▸ **Aim of the exercise**:
Print the listing below word for word, from the first line to the last, but leave out the pictures.

▸ **Task data**:
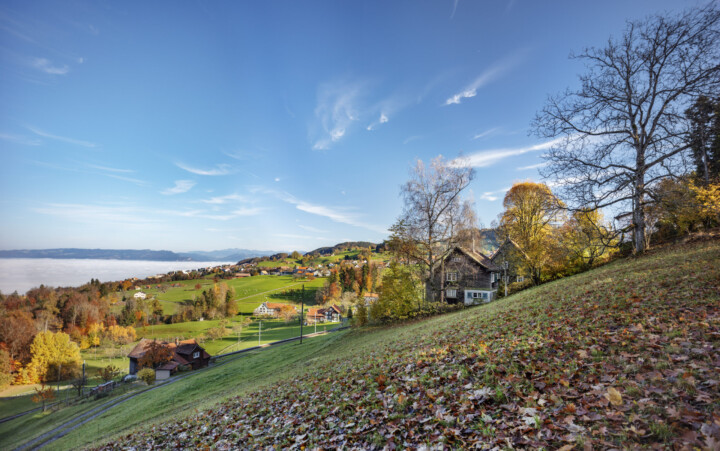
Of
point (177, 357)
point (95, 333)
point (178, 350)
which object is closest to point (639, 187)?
point (177, 357)

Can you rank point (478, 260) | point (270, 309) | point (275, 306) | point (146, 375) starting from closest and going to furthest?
point (478, 260), point (146, 375), point (275, 306), point (270, 309)

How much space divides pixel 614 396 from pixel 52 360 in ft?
269

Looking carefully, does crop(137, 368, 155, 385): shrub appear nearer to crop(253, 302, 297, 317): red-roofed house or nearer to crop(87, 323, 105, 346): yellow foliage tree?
crop(253, 302, 297, 317): red-roofed house

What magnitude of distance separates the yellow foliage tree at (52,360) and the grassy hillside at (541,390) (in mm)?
65668

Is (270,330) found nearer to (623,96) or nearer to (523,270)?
(523,270)

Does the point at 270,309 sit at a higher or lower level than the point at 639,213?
lower

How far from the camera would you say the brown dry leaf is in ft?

▸ **Answer to the exercise**:
Of
point (177, 357)
point (95, 333)
point (178, 350)
which object is closest to point (639, 187)?
point (177, 357)

Can you rank point (478, 260) | point (270, 309) | point (275, 306) | point (146, 375) starting from closest and going to furthest?
point (478, 260), point (146, 375), point (275, 306), point (270, 309)

How much space divides pixel 614 396 from pixel 52 360 in ft?
269

Looking carefully, does crop(137, 368, 155, 385): shrub appear nearer to crop(253, 302, 297, 317): red-roofed house or nearer to crop(87, 323, 105, 346): yellow foliage tree?
crop(253, 302, 297, 317): red-roofed house

What magnitude of distance separates the yellow foliage tree at (52,360) and the grassy hillside at (541,390) (in mm)?
65668

Is (270,330) found nearer to (623,96) or nearer to (523,270)?
(523,270)

Does the point at 270,309 sit at a higher or lower level than the point at 639,213?
lower

How far from the camera would you say the brown dry leaf is in ft?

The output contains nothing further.